▶ Material supplied:
•••
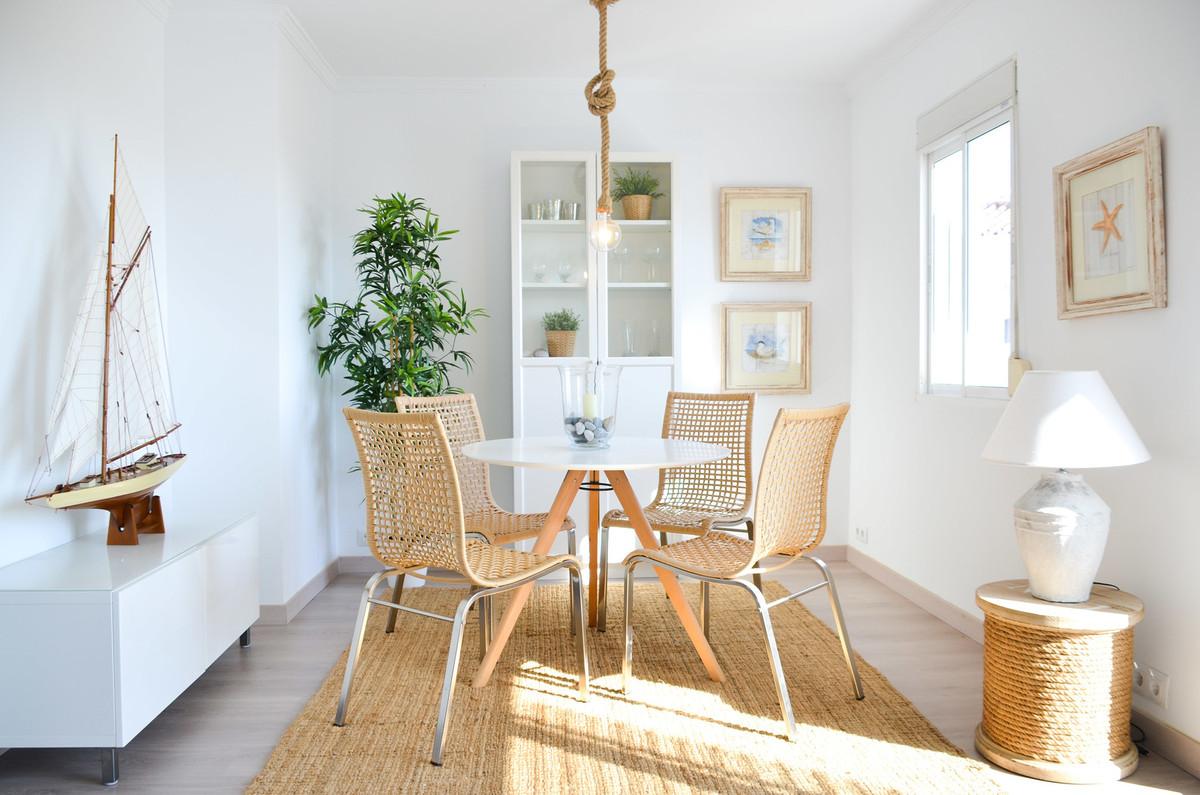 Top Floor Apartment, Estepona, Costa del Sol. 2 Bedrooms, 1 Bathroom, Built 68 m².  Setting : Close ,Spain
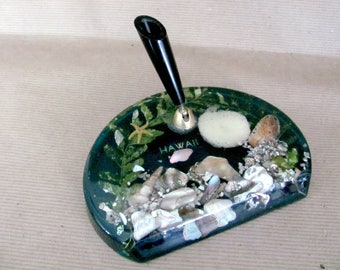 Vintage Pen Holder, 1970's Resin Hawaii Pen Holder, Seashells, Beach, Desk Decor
•••
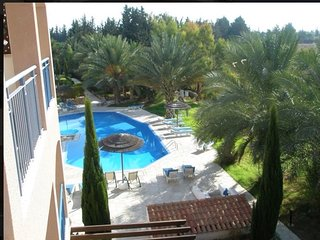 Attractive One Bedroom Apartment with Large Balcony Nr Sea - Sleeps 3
•••
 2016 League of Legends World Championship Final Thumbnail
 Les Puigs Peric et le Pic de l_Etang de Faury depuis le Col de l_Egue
•••
▶ Required action: Please give back exactly the lines of the listing above that run from the one containing "2016 League of" through the one containing "Les Puigs Peric", and only those.

▶ Your response:
 2016 League of Legends World Championship Final Thumbnail
 Les Puigs Peric et le Pic de l_Etang de Faury depuis le Col de l_Egue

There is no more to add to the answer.